◆ Exercise instructions
Render every line of the items below as a JSON list of strings, one string per line, omitting blank lines.

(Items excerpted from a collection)
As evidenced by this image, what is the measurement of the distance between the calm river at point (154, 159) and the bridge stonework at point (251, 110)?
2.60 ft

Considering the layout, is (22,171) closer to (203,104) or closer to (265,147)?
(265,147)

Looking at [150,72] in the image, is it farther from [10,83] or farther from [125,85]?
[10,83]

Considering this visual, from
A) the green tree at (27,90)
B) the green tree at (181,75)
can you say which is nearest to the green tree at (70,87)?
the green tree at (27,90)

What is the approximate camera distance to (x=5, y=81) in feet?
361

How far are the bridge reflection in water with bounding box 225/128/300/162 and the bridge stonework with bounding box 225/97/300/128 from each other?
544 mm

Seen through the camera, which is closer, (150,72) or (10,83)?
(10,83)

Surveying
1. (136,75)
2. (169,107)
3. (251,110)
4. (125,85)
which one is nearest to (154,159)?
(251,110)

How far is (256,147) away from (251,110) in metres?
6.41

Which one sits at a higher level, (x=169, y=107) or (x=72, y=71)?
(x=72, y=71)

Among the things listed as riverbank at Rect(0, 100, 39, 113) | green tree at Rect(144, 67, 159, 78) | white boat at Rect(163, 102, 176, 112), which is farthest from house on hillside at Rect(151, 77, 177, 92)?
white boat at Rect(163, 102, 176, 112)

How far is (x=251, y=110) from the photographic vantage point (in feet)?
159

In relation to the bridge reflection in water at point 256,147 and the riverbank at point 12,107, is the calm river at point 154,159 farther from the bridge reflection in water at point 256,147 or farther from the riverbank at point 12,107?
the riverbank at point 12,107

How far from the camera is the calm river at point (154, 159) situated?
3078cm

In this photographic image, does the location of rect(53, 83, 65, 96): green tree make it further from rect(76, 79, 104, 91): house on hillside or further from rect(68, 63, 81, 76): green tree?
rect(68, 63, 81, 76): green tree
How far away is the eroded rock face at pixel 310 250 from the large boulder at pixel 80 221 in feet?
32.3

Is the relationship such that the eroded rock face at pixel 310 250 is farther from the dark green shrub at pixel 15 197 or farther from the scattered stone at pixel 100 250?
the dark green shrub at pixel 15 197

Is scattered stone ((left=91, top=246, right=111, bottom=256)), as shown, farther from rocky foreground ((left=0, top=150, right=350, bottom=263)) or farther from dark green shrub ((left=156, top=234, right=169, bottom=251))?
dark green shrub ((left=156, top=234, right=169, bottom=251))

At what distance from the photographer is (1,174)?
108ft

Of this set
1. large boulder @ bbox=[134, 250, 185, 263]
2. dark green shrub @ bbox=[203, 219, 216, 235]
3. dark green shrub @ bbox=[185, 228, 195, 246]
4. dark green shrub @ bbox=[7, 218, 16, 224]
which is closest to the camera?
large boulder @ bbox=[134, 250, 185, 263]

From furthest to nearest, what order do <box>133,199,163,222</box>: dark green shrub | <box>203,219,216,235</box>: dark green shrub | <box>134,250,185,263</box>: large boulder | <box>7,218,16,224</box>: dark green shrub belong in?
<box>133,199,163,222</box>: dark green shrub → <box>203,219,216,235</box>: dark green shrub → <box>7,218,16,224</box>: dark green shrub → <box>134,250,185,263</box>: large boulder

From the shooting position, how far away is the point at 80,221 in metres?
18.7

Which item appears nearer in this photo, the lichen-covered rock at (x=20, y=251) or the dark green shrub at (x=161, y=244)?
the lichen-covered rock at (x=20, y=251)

◆ Solution below
[
  "As evidenced by this image, what is the measurement of the distance between the calm river at point (154, 159) and the bridge stonework at point (251, 110)?",
  "2.60 ft",
  "Considering the layout, is (22,171) closer to (203,104) or closer to (265,147)?",
  "(265,147)",
  "Looking at [150,72] in the image, is it farther from [10,83] or farther from [125,85]?",
  "[10,83]",
  "Considering this visual, from",
  "A) the green tree at (27,90)",
  "B) the green tree at (181,75)",
  "can you say which is nearest to the green tree at (70,87)?",
  "the green tree at (27,90)",
  "What is the approximate camera distance to (x=5, y=81) in feet?",
  "361",
  "How far are the bridge reflection in water with bounding box 225/128/300/162 and the bridge stonework with bounding box 225/97/300/128 from each other?",
  "544 mm",
  "Seen through the camera, which is closer, (150,72) or (10,83)?",
  "(10,83)",
  "Surveying",
  "1. (136,75)",
  "2. (169,107)",
  "3. (251,110)",
  "4. (125,85)",
  "which one is nearest to (154,159)?",
  "(251,110)",
  "How far is (256,147) away from (251,110) in metres?",
  "6.41",
  "Which one sits at a higher level, (x=169, y=107) or (x=72, y=71)?",
  "(x=72, y=71)",
  "Among the things listed as riverbank at Rect(0, 100, 39, 113) | green tree at Rect(144, 67, 159, 78) | white boat at Rect(163, 102, 176, 112), which is farthest from house on hillside at Rect(151, 77, 177, 92)?",
  "white boat at Rect(163, 102, 176, 112)",
  "How far is (x=251, y=110) from the photographic vantage point (in feet)?",
  "159",
  "In relation to the bridge reflection in water at point 256,147 and the riverbank at point 12,107, is the calm river at point 154,159 farther from the bridge reflection in water at point 256,147 or farther from the riverbank at point 12,107?",
  "the riverbank at point 12,107",
  "How far from the camera is the calm river at point (154, 159) situated?",
  "3078cm",
  "In this photographic image, does the location of rect(53, 83, 65, 96): green tree make it further from rect(76, 79, 104, 91): house on hillside or further from rect(68, 63, 81, 76): green tree?",
  "rect(68, 63, 81, 76): green tree",
  "How far away is the eroded rock face at pixel 310 250 from the large boulder at pixel 80 221 in feet?",
  "32.3",
  "Is the relationship such that the eroded rock face at pixel 310 250 is farther from the dark green shrub at pixel 15 197 or farther from the scattered stone at pixel 100 250?",
  "the dark green shrub at pixel 15 197",
  "Is scattered stone ((left=91, top=246, right=111, bottom=256)), as shown, farther from rocky foreground ((left=0, top=150, right=350, bottom=263)) or farther from dark green shrub ((left=156, top=234, right=169, bottom=251))?",
  "dark green shrub ((left=156, top=234, right=169, bottom=251))",
  "At what distance from the photographer is (1,174)?",
  "108ft",
  "Of this set",
  "1. large boulder @ bbox=[134, 250, 185, 263]",
  "2. dark green shrub @ bbox=[203, 219, 216, 235]",
  "3. dark green shrub @ bbox=[185, 228, 195, 246]",
  "4. dark green shrub @ bbox=[7, 218, 16, 224]",
  "which is closest to the camera?",
  "large boulder @ bbox=[134, 250, 185, 263]",
  "From furthest to nearest, what order do <box>133,199,163,222</box>: dark green shrub | <box>203,219,216,235</box>: dark green shrub | <box>134,250,185,263</box>: large boulder | <box>7,218,16,224</box>: dark green shrub belong in?",
  "<box>133,199,163,222</box>: dark green shrub → <box>203,219,216,235</box>: dark green shrub → <box>7,218,16,224</box>: dark green shrub → <box>134,250,185,263</box>: large boulder",
  "From the shooting position, how far away is the point at 80,221 in metres?",
  "18.7",
  "Which item appears nearer in this photo, the lichen-covered rock at (x=20, y=251) or the dark green shrub at (x=161, y=244)?",
  "the lichen-covered rock at (x=20, y=251)"
]